Same here but since what I consider insanity is seeming to progress, I have been hallucinating Both my fursona and my Idol Icarus being around me. I hate what is happening to my life and I have no idea why it's happening.


----------



## PATROL (Nov 20, 2010)

A reflection of my personality. Nothing more.


----------



## SirRob (Nov 20, 2010)

jcfynx said:


> I bet you are just as cute and cuddly off the computer. :3c huggggs


wat





CrazedPorcupine said:


> Same here but since what I consider insanity is seeming to progress, I have been hallucinating Both my fursona and my Idol Icarus being around me. I hate what is happening to my life and I have no idea why it's happening.


wut





Jesie said:


> Next time some douche stabs you on your way to work or the dentist tells you your teeth are literally rotting from your head, You should just ignore it _don'tchaknow!_
> 
> OH YES, I WILL JUST IGNORE IT AND IT WILL ALL BE BETTER LOLOLOLOLOL
> 
> ...


wet

you are all insane


----------



## Vriska (Nov 20, 2010)

Not another one of these threads.. I really hate the den.

-insert generic answer here-


----------



## Iudicium_86 (Nov 27, 2010)

New here, so wasn't here when others were made. So I don't care, other than seeing 'not another one' being repeated more than any actual answers.

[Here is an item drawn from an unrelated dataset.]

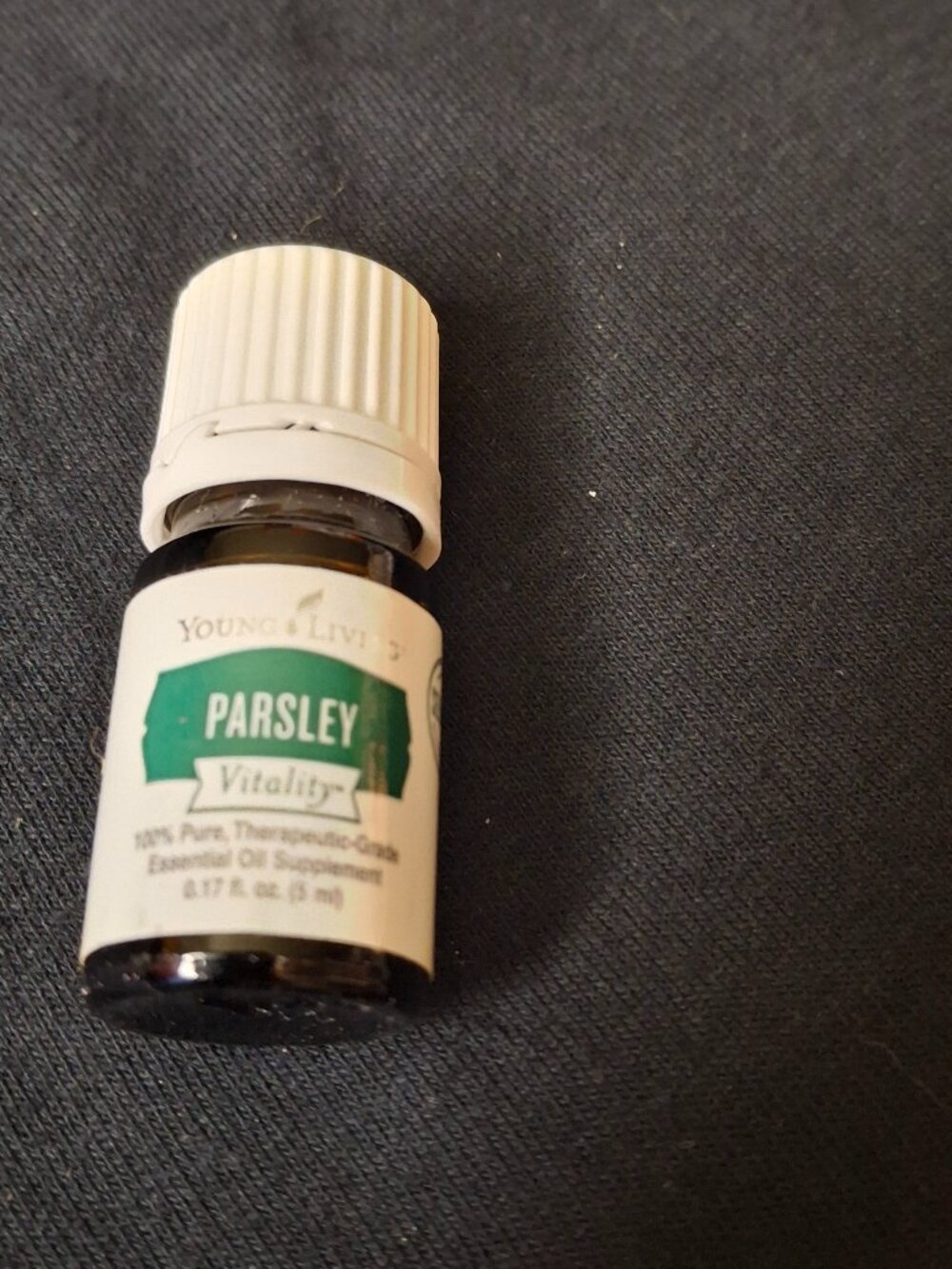 Young Living Parsley Vitality 5ml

Anyways, one time while drinking with a friend, I actually let myself open up about things which I'm normally a very reserved person "In a bubble" [so he says] and don't let people in.
After becoming talkative from intoxication I began spilling the beans on my fursona. He knows I'm furry, and so is he actually, but I just never talked about my fursona on a personal level.
I gave a whole private view and connection with him [Iudicium] that It's my own idealized self. A 'perfect' projection of what I aspire to be. NOT a real life furry mind you (I'm not crazy lol), just someone who's confident & secure, assertive without aggressiveness, proud, noble, successful, and looked up to by others. He's my own role-model that I'm still young and progressing towards in my life to becoming.

So there ya' go :3


----------